The higher the request has to go, the more fear there will be in asking for it, but what Nancy is really asking for is some feedback, that something real is happening, that the solving circle is not just some management consultant’s daydream that no one at the top is taking seriously.
Susan said, “I think you’re on to something. But if we give you more power to make decisions, how will we know what you are doing, how far you are going to go?”
“I’ve thought about that. I’ll make up a lavender form so you can see it real easy. Then, whenever I make a decision that I couldn’t make before, I’ll write it down. I’ll do it when I’m not busy or at home. I don’t think it will be very often, but it’s the idea that I can’t, that I’m a little child who has to ask the teacher to go to the bathroom, that’s what I’m talking about. Do you understand? This has been on my mind for five years. It feels good to tell it to you.”
“I’m glad you did. I’ll talk to John.”
“Susan, level with me, I need this job. Do you see what I just said as out of line? Am I now a troublemaker in your book?”
“Nancy, I’m going to give you a letter confirming this conversation, saying you did just what we want employees to do. It’ll be just between you and me. Is that OK?”
“It’s more than OK. I just wonder why you have to keep it between you and me.”

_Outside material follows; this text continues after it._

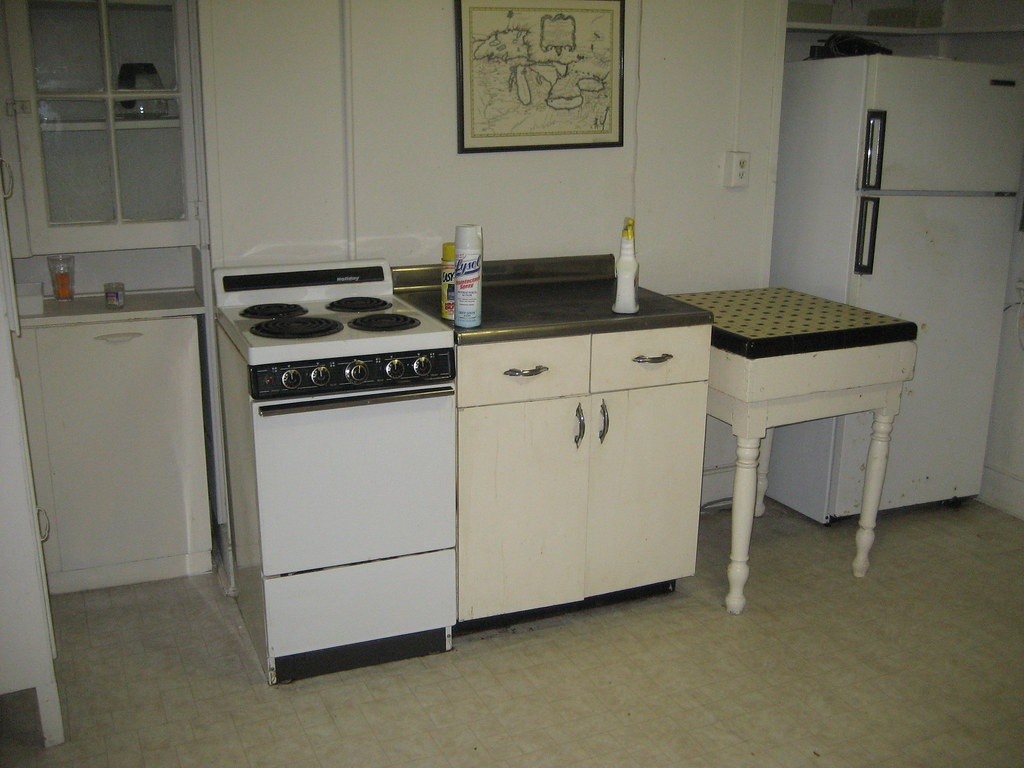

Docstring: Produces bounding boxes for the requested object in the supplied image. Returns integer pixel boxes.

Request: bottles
[453,225,483,328]
[440,243,456,321]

“Nancy, these things take time; it’s the best I can do. When I give you that letter, I have to trust you, too. You see that, don’t you?”
“It’s a tough world, isn’t it? You’d think that all of us would be on the same side, but it isn’t that way, is it? If all we had to worry about is our competitors, we’d have a much easier job, wouldn’t we?”
“Isn’t that the truth?”
I am always amazed at the amount of fear in the world. External control confirms what Pogo said so clearly, “We have met the enemy and they is us!”